O título deste artigo remete a outro escrito pelo diretor-geral da FAO, Jacques Diouf, publicado em 15 de agosto de 2007 no jornal "Financial Times" ("Biocombustíveis deveriam beneficiar os pobres, não os ricos"). A frase resume a visão da Organização das Nações Unidas para Agricultura e Alimentação sobre os biocombustíveis e aponta em que direção vai o seu esforço. Um esforço que não pode ser só da FAO.
Por isso, em seu artigo, Diouf convocou a realização de uma conferência mundial para debater a bioenergia. O presidente Lula será um dos muitos chefes de Estado -o esforço deve incluir também autoridades públicas, acadêmicos e toda a sociedade- que irão participar do evento marcado para junho do próximo ano, em Roma (Itália).
Um dos temas centrais do encontro será como disciplinar o mercado internacional de bioenergia. Hoje, cada país faz as próprias regras. Nos Estados Unidos, por exemplo, a produção de álcool de milho recebe mais de US$ 7 bilhões anuais em diversas formas de apoio, como subsídios aos produtores do Meio-Oeste e incentivos fiscais.
A FAO alerta que, continuando assim, no futuro, serão os países desenvolvidos que se beneficiarão da produção de bioenergia e, com barreiras tarifárias e não tarifárias, impedirão o acesso ao mercado de outros países, como o Brasil, capazes de produzir álcool a partir da cana-de-açúcar a custos muito menores, como já fazem hoje com produtos como suco de laranja, carne e algodão.
É o uso subsidiado de grãos para a produção de biocombustível que, literalmente, alimenta as justificadas críticas de que, mantido o sistema protecionista atual, ela não ajudará a reduzir a pobreza. Isso só acontecerá se os pequenos agricultores dos países pobres -especialmente da África e América Latina, que representam mais da metade dos miseráveis do mundo- puderem participar do mercado emergente da agroenergia, produzindo para consumo próprio e exportando aos países desenvolvidos.
A produção do etanol a partir de milho também ameaça a segurança alimentar, já que o grão é parte essencial na dieta de milhões de pessoas.
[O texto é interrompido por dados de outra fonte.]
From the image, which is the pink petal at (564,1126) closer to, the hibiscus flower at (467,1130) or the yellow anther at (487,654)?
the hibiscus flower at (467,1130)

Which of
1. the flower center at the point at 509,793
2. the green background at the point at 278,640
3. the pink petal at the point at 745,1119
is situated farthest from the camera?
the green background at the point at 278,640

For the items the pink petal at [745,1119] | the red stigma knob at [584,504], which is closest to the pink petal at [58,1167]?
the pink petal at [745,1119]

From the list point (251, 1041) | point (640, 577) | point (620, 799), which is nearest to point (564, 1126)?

A tortilha à base de milho com feijão, por exemplo, representa 40% das proteínas consumidas pelos mexicanos. As importações de milho do México e da América Central passam de US$ 1 bilhão por ano -em grande parte, atendidas pela venda subsidiada dos EUA, prática que inibe a produção local e renova a dependência alimentar. Dependência que pode se tornar insegurança alimentar com o aumento de preço e a ameaça de que parte significativa da produção de milho não se destinará mais ao consumo humano, e sim à produção de etanol.
Para que a produção de agroenergia possa beneficiar os pobres, e não só os ricos, Diouf propõe três políticas.
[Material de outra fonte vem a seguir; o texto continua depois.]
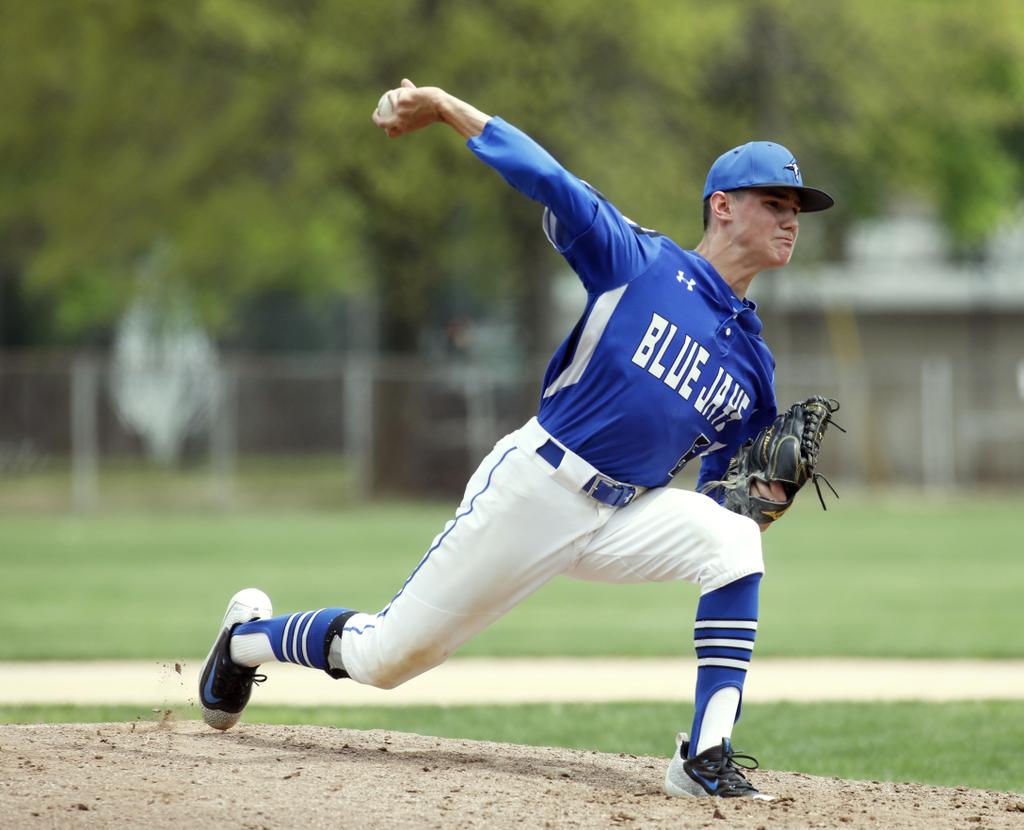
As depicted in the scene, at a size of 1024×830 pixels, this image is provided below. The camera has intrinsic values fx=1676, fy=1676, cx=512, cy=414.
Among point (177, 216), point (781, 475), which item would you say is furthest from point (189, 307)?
point (781, 475)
A primeira é reduzir as barreiras contra o etanol. O produto brasileiro feito a partir da cana-de-açúcar, por exemplo, é taxado em US$ 23 o barril pelos Estados Unidos.
A segunda política sugerida busca assegurar que os agricultores familiares possam se organizar em associações e cooperativas para produzir e processar a matéria-prima e comercializar a bioenergia.
Por último, Diouf defende a certificação ambiental da bioenergia. No escritório regional da FAO para a América Latina e Caribe, vinculado à sede da organização em Roma, acreditamos que podemos ir ainda mais longe do que as políticas sugeridas em nível mundial pelo diretor-geral, pedindo, por exemplo, a certificação social do biocombustível. Esse é, na minha opinião, o "calcanhar de Aquiles" do álcool brasileiro.
Segundo dados do Instituto de Economia Agrícola do Estado de São Paulo, um bóia-fria ganha hoje praticamente o mesmo que ganhava no final dos anos 60, antes de existir o Proálcool. A diferença é que, em vez de cortar de duas a três toneladas de cana, hoje ele tem que cortar de oito a dez toneladas -às vezes, até mais. Com isso, o esforço físico do trabalhador, que sempre foi extenuante, aumentou de tal maneira que já levou à morte por exaustão dezenas de bóias-frias no Brasil.
Com as políticas propostas por Diouf, o mundo poderia aumentar o percentual na sua matriz energética de fontes limpas e renováveis de energia, produzidas com respeito ao meio ambiente e com trabalho digno e incluindo os agricultores pobres. E a América Latina pode ter um papel relevante nessa nova matriz. Para cada hectare agricultável na região há outro não utilizado. Área suficiente para conciliar a segurança alimentar e a expansão da agroenergia.